In a column for the SF Site, Rick Klaw talks about strategies writers use to avoid, well, writing.
Jonathan Carroll, award-winning fantasist (and one of the most popular writers with the women inmates of the Gatesville, Texas maximum security prison), offers the Yiddish word pochkey for this creative quirk of aversion.
Pochkey means arranging your paper clips, sharpening pencils (often when they don’t need it), cleaning the keyboard of your computer down to the last speck of dust or fingernail clipping that might have fallen between the keys, etcetera. At the same time, writers may pochkey a lot but for better or worse, that doesn’t mean they aren’t working.
(link via Weirdwriter)
My own pochkey: I can’t write if there are dirty dishes in the sink. What’s odd is that their existence never really catches my interest at any other time, as Mr. Tingle would attest. But now our sink maintains a bristling whiteness throughout the day. Part of it is avoidance, and part of it feels like a need to have things In Order. (The sink is in my line of vision from the computer.) And when the writing is going well, when the words are running, it’s hard for me to believe that that will stop, and some complex brain reaction kicks in that equates writing well with being released from the chair. Ah, that’s how that scene will work, I think, and push back my chair and make some tea and come back … and it’s all gone dead.
I’m preparing my parents and husband for the fact that faithful as they’ve been, the novel may end up being dedicated to the dog. She’s five pounds and sleeps in my lap as I work. When I try to get up from the chair, she stirs and groans and generally carries on (all of her complaints are backed by horrendous breath, which smells like an egg-salad sandwich crawled into her mouth to die). It seems like she’s fulfilling the most basic, yet most essential, function of a muse: To keep the writer’s ass sitting down in the chair.
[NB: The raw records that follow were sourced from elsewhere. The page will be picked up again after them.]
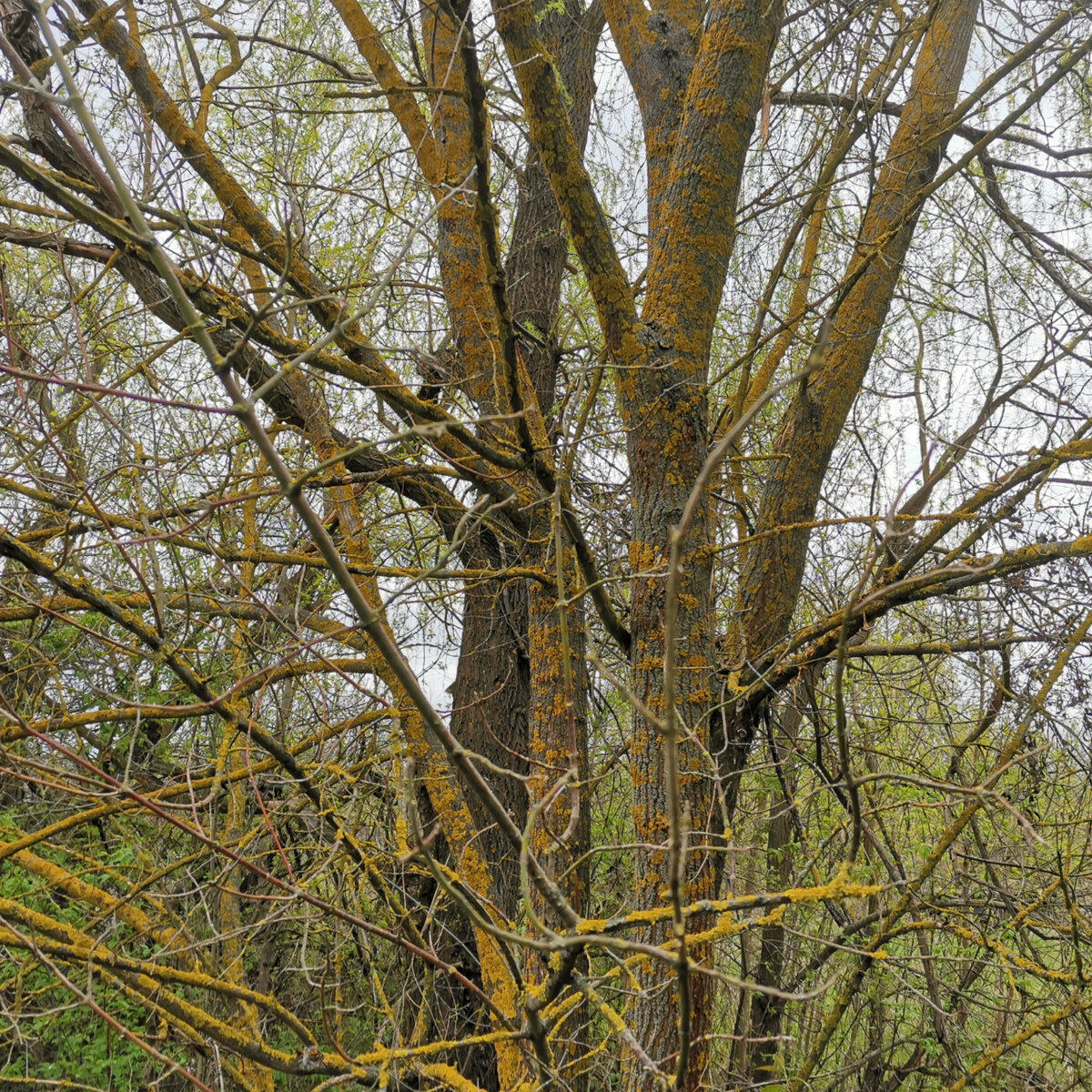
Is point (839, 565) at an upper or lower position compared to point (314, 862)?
upper

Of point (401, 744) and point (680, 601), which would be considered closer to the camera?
point (680, 601)

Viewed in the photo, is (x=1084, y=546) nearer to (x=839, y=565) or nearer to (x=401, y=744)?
(x=839, y=565)

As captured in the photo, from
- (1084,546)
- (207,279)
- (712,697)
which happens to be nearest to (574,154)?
(207,279)

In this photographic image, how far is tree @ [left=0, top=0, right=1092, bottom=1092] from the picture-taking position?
6.87 ft

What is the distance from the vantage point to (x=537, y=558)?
3633 millimetres

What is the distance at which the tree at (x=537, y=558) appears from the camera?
2094 millimetres

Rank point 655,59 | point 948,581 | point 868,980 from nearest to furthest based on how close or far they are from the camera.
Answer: point 948,581 → point 655,59 → point 868,980

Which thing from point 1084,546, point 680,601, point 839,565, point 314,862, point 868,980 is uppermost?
point 839,565

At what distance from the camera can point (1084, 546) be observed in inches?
108

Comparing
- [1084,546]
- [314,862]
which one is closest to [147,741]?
[314,862]

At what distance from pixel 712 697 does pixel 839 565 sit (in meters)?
2.24

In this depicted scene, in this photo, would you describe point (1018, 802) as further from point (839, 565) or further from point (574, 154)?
point (574, 154)

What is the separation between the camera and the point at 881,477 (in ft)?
13.8

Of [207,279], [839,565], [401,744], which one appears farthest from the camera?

UPDATE: Josh Abraham alerts me that most likely the correct spelling for pochkey is, in fact, potchke (making it consistent with other Yiddish spellings, such as tchotchke.). He says the word was “a staple of my household, something for my dad to yell when I was sifting through crates of old comic books instead of doing homework or other chores: ‘Stop with the potchkeing around!’” (Incidentally, Tingle Alley’s own father’s complaints were more related to the tchotchke theme. I was a hoarder as a child, and used to create weird displays of bric-a-brac on all available shelving (pretty!), over which my dad would lament, “You’d keep a dead body if you found one.”)
Here is a recipe for Not-Too-Much-Potchke Fancy Cake.

[...] ents]
Over at Tingle Alley, in an interesting post on writers and potchke, Carrie explains why her novel may be dedicated to her dog instead of to her parents or her husband: She’s f [...]
Pingback by Maud Newton: Blog — 10/8/2004 @ 1:19 pm
Yeah, except your dog won’t be able to read it.
Comment by smartass — 10/8/2004 @ 2:40 pm
most definitely will start using this word to describe my all-too-often habit of doing this. thanks.
Comment by alizinha — 10/8/2004 @ 4:02 pm
My whole life is a giant fucking potchke…thanks for the epiphany.
Comment by Jimmy Beck — 10/8/2004 @ 4:41 pm
Although I grew up in a household where Yiddish word-borrowing was frequent, this is new to me. But my aunt did use the verb “pitkeh” to mean the same thing (“I spent the day just pitke’ing around” was a common enough phrase that, as a child trying to reconstruct a half-heard version of The Carpenters’ “I’m at the Top of the World,” I rendered “the love I’ve found ever since you’ve been around” as “the love I found just a-pitke’in’ around”). I guess it’s a regional variant.